Apple researchers have developed an adapted version of the SlowFast-Llava model which beats larger models to long analysis and understanding. Here’s what it means.
Cheesy bits
Very Basically, when an LLM is formed to also understand the video, he learns to divide the videos into frames, to apply a vision of the computer to extract visual features, to analyze how these features change over time and to align all this with language so that it can describe or reason on the video in the form of text.
A very ineffective way of doing so is to analyze each frame of a video, which creates a overwhelming quantity of duplicated information, as most executives rarely include significant changes from one to the other.
With this overwhelming quantity of duplicated information at hand, it is very easy to blow in front of the LLM context window, which is the maximum amount of information that it can keep immediately. Once an LLM exceeds her context window, so that a conversation continues, she stops taking into account the older tokens to make room for new ones because he predicts each new token.
Of course, there are more effective ways to form LLM video (Nvidia recently published a interesting paper On this), but it is the general idea of keeping in mind for the study of Apple.
Apple’s study
As Apple researchers explain in the newspaper SlowFast-Llava-1.5: A family of chopped video tongue tongue models for a long-forming video understanding::
“Great language video models (LLM) integrate the perception of video in pre-formulated LLMs to process videos and generate responses to user controls. Although significant progress has been made, notable limitations remain in existing video LLM. ”
The limitations, according to them, are triple:
- The existing models tend to rely strongly on long context windows and a large number of frames, which is ineffective and not easily transferable to smaller models;
- Most of them require training pipelines with complex several stages (often using private data sets) difficult to reproduce;
- Many are optimized only for video tasks, which limits their usefulness as models for general use which also include images.

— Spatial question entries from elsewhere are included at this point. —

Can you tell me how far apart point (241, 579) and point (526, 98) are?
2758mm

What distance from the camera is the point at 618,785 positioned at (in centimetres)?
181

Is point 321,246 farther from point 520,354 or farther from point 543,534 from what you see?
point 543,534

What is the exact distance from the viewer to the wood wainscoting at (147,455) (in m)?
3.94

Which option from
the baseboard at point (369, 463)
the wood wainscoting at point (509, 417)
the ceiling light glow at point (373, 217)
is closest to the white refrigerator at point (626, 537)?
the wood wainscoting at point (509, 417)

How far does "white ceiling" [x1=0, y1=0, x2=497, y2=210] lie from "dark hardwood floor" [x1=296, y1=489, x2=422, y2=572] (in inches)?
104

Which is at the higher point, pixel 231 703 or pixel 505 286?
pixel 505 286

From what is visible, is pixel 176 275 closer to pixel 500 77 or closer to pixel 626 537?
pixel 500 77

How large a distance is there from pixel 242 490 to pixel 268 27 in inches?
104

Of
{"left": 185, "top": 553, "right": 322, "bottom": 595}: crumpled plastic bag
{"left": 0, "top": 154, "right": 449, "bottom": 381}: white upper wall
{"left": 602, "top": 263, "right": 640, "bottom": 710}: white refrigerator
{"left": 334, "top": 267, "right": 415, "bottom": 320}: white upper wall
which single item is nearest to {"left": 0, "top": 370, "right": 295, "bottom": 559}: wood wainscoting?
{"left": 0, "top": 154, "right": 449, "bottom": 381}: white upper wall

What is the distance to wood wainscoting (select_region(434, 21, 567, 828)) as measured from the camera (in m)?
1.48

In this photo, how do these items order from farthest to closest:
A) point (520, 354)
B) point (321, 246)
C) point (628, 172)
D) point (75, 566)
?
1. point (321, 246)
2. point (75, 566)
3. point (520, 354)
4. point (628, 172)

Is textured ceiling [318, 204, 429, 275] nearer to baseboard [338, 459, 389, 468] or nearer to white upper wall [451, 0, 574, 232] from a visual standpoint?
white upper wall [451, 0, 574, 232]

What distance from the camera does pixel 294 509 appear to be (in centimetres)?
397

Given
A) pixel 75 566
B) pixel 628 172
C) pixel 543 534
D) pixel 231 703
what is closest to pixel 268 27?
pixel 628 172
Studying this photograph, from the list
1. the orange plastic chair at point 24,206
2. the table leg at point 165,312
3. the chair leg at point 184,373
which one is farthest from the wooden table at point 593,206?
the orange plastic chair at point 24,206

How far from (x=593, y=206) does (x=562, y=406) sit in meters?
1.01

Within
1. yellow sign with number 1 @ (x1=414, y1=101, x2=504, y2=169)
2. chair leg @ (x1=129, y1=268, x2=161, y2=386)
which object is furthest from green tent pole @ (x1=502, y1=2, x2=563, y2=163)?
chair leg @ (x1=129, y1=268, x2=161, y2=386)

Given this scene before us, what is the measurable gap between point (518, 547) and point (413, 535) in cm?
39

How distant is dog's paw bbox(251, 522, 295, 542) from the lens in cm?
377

To respond to these limitations, Apple first examined SlowFast-Llava, an open source model that had already shown promising results by combining space and temporal indices through a two-way configuration: a slow flow that examines fewer frames in higher details to capture what is in the scene, and a quick flow that examines more frames in the lower details to follow how time.
First of all, Apple set SlowFast-Lava to the images, in order to create general visual reasoning capacities. Then, it was jointly trained in images and videos (public data sets), to learn the temporal structure without sacrificing the understanding of the image.
The result was slow SlowFast-Lava-1.5 (or SF-LAVA-1.5), a family of models at parameter scales 1B, 3B and 7B, which manages to surpass much more important models in a range of video tasks, sometimes “by important margins”, as the researchers themselves noted.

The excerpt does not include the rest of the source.